--- What the task asks ---
Copy out the entries word for word, starting at the line that contains "Of the scattered" and ending with the last line of the entries.

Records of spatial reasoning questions
═══

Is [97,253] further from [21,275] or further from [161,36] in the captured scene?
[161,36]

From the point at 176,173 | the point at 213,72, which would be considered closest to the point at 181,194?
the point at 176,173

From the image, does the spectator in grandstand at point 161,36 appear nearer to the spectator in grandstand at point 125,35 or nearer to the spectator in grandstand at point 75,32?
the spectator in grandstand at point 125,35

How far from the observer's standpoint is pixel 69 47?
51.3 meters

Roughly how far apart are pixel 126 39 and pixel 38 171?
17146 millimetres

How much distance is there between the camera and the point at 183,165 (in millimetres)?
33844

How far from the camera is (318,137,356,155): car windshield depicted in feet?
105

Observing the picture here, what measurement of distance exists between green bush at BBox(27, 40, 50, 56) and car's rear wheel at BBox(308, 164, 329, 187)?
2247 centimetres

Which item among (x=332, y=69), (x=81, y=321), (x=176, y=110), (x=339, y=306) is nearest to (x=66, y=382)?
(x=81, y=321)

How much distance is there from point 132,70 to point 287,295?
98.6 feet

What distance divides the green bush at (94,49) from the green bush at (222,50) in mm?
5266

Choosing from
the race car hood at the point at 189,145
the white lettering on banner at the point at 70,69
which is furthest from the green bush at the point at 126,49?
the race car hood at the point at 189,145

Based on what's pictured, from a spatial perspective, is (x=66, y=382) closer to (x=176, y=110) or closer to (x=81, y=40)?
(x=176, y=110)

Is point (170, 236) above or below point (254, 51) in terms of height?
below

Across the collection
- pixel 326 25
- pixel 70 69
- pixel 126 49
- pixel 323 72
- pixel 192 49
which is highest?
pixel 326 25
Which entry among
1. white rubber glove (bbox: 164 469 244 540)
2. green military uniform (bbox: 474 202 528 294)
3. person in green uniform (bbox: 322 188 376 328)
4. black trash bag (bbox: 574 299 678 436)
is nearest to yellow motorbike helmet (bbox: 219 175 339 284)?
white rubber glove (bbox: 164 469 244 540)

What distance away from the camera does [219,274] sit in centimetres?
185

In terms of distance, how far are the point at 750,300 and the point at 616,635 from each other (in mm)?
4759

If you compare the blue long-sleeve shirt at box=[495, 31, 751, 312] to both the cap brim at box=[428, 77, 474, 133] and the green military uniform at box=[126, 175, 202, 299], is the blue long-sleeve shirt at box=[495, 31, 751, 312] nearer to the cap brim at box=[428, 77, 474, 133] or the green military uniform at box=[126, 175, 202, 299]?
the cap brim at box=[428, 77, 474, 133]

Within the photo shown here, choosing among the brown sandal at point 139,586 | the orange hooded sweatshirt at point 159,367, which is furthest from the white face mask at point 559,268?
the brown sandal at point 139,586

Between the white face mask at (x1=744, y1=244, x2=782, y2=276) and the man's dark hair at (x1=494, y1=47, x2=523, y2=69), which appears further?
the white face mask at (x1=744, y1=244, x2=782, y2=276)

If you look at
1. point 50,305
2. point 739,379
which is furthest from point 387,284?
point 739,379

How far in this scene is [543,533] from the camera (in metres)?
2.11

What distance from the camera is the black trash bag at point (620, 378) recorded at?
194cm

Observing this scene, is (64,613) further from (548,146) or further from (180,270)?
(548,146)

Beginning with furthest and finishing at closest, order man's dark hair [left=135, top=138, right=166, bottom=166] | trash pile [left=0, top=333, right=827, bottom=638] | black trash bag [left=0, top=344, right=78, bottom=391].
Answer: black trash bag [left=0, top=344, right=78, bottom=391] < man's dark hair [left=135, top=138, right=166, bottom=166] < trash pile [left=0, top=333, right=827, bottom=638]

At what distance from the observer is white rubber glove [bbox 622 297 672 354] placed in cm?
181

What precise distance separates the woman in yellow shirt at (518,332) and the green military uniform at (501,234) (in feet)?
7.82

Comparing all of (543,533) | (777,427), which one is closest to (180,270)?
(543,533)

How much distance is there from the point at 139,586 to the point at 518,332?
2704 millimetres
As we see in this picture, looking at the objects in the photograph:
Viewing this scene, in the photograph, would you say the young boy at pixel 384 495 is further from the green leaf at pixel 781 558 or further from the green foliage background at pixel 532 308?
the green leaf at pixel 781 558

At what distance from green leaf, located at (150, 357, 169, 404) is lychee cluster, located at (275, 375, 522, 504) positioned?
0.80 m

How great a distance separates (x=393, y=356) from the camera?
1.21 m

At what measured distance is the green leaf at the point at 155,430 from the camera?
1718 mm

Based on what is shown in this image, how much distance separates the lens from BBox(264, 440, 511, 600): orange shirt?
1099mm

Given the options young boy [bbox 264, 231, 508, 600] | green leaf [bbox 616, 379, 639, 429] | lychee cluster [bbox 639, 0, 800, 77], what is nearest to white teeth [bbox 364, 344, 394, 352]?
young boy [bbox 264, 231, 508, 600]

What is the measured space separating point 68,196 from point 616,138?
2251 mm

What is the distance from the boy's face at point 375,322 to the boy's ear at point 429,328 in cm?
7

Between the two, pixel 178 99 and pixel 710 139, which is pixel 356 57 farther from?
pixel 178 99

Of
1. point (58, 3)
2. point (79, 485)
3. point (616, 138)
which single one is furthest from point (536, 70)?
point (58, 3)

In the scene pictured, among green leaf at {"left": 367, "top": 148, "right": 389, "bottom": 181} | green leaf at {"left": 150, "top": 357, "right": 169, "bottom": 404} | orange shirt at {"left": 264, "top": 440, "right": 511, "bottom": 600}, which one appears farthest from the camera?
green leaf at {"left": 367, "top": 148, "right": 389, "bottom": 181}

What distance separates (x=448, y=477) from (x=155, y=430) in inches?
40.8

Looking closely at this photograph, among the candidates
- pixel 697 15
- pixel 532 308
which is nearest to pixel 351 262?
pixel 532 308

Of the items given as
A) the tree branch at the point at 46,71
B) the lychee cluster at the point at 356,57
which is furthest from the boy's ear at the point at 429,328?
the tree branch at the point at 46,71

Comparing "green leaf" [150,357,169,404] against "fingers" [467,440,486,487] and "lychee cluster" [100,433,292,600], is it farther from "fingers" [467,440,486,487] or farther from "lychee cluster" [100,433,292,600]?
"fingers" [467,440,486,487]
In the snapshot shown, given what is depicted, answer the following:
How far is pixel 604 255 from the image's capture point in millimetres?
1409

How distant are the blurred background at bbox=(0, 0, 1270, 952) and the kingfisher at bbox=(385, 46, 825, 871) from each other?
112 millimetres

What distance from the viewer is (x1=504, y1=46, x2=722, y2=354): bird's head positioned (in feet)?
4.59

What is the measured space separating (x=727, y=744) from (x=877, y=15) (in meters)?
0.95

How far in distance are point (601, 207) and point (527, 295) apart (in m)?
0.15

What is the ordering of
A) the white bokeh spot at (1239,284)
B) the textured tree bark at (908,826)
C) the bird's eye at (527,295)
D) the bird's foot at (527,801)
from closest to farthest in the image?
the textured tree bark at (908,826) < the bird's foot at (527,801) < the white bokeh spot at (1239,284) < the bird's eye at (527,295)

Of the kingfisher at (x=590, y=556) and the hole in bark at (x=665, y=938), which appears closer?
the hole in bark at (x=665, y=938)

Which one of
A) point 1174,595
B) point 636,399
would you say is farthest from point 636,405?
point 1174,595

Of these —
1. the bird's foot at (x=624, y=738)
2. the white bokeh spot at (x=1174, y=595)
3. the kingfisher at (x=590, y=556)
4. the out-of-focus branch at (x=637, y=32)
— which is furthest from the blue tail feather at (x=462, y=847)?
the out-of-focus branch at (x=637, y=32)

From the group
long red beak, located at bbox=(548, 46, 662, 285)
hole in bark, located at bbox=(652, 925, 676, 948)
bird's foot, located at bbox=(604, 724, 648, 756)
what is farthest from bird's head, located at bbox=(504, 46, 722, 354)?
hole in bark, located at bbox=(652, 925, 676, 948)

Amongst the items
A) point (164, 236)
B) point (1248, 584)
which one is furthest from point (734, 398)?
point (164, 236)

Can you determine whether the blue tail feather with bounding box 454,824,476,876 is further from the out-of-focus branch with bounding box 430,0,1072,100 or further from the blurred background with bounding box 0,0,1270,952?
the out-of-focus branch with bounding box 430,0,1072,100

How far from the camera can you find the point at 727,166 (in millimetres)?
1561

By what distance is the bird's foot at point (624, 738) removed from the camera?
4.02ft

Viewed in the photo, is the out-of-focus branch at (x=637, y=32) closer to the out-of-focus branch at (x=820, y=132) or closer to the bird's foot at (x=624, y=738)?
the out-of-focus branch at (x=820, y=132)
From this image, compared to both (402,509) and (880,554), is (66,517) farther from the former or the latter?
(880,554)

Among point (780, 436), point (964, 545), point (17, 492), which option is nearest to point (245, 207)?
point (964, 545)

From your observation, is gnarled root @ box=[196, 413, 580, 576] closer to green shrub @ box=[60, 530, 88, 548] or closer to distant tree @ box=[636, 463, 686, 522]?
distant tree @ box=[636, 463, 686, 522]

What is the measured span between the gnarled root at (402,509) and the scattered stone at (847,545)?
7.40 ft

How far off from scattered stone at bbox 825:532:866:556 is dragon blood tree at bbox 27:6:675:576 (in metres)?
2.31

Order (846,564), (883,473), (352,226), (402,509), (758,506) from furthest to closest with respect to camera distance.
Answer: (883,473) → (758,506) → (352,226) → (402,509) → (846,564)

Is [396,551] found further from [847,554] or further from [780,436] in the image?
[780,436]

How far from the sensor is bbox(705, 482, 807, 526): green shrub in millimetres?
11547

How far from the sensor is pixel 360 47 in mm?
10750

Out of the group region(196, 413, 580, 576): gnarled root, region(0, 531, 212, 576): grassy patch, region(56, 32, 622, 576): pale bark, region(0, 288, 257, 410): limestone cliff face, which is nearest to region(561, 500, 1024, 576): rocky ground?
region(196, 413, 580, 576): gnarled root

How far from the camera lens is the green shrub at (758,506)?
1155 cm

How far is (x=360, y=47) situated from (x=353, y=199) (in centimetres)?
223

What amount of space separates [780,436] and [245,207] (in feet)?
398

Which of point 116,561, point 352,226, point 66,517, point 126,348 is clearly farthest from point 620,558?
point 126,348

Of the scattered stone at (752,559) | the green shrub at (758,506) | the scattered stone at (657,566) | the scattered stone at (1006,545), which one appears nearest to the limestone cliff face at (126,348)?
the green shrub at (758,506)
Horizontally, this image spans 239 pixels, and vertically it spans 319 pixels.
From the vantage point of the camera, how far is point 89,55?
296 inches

═══

--- Solution for this exercise ---
Of the scattered stone at (752,559) | the green shrub at (758,506) | the scattered stone at (657,566) | the scattered stone at (1006,545), which one appears nearest to the limestone cliff face at (126,348)?
the green shrub at (758,506)
Horizontally, this image spans 239 pixels, and vertically it spans 319 pixels.
From the vantage point of the camera, how far is point 89,55?
296 inches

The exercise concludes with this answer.